Just one data-point, but: my employer went with HipChat because we needed an
on-premise solution. (We were moving away from IRC because we needed
persistent chat history for remote employees. Using IRC bouncers was
considered too high of a barrier-to-entry, given we wanted non-technical
employees to join the conversation too).

------
CptJamesCook
What a smug, sanctimonious piece of writing.

It's hard to imagine that anyone who read this came away with a positive
perception of Slack.

------
627467
Between this and the debate around the new macbooks/surface-studio, Microsoft
is having very good week in terms on gaining some mindshare and good-will from
the technorati and the (traditionally) anti-microsoft press.

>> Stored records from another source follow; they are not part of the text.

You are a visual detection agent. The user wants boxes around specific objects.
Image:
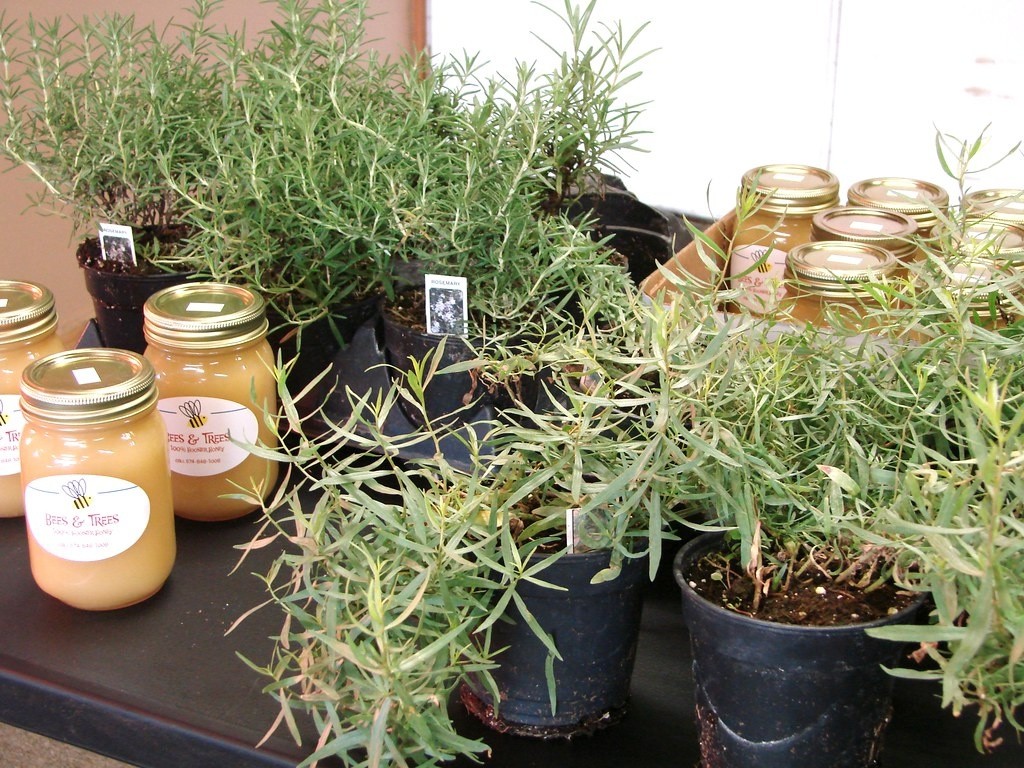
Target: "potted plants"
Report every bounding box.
[0,1,677,490]
[218,120,1023,768]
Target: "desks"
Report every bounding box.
[0,482,1024,768]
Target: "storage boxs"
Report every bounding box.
[642,210,920,360]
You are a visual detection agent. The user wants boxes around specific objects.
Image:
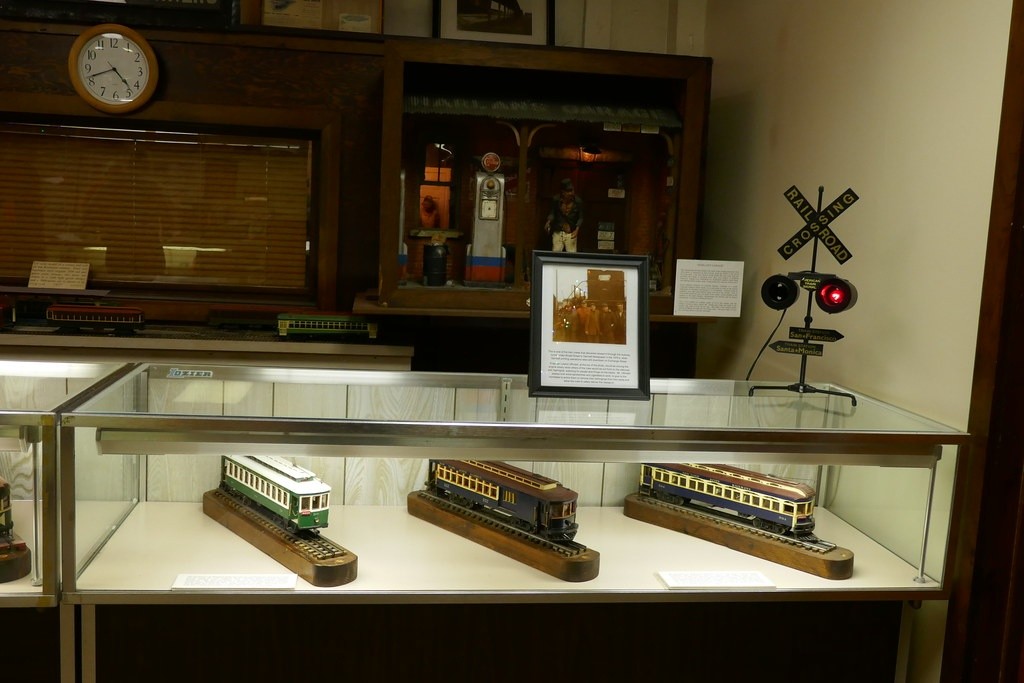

Slack is great. I'm part of many slack communities and until they move I'll
stay (although they are all in the free-tier). While the many millions who are
already part of the O365 subscription base (and who probably don't even know
slack or why they need them) won't have reason to start a community on Slack I
think Slack is safe in the short-run with those who don't pay the "MS-tax" or
those who are already part of existing slack communities.

And while Slack is a great product (as the IRC on steroids that it is) it is
easy to replicate and so MS now did.

------
fcc_authorized
> Or maybe it will evaporate into the ether, like Yammer, which Microsoft
> spent $1.2 billion on to seemingly no effect whatsoever.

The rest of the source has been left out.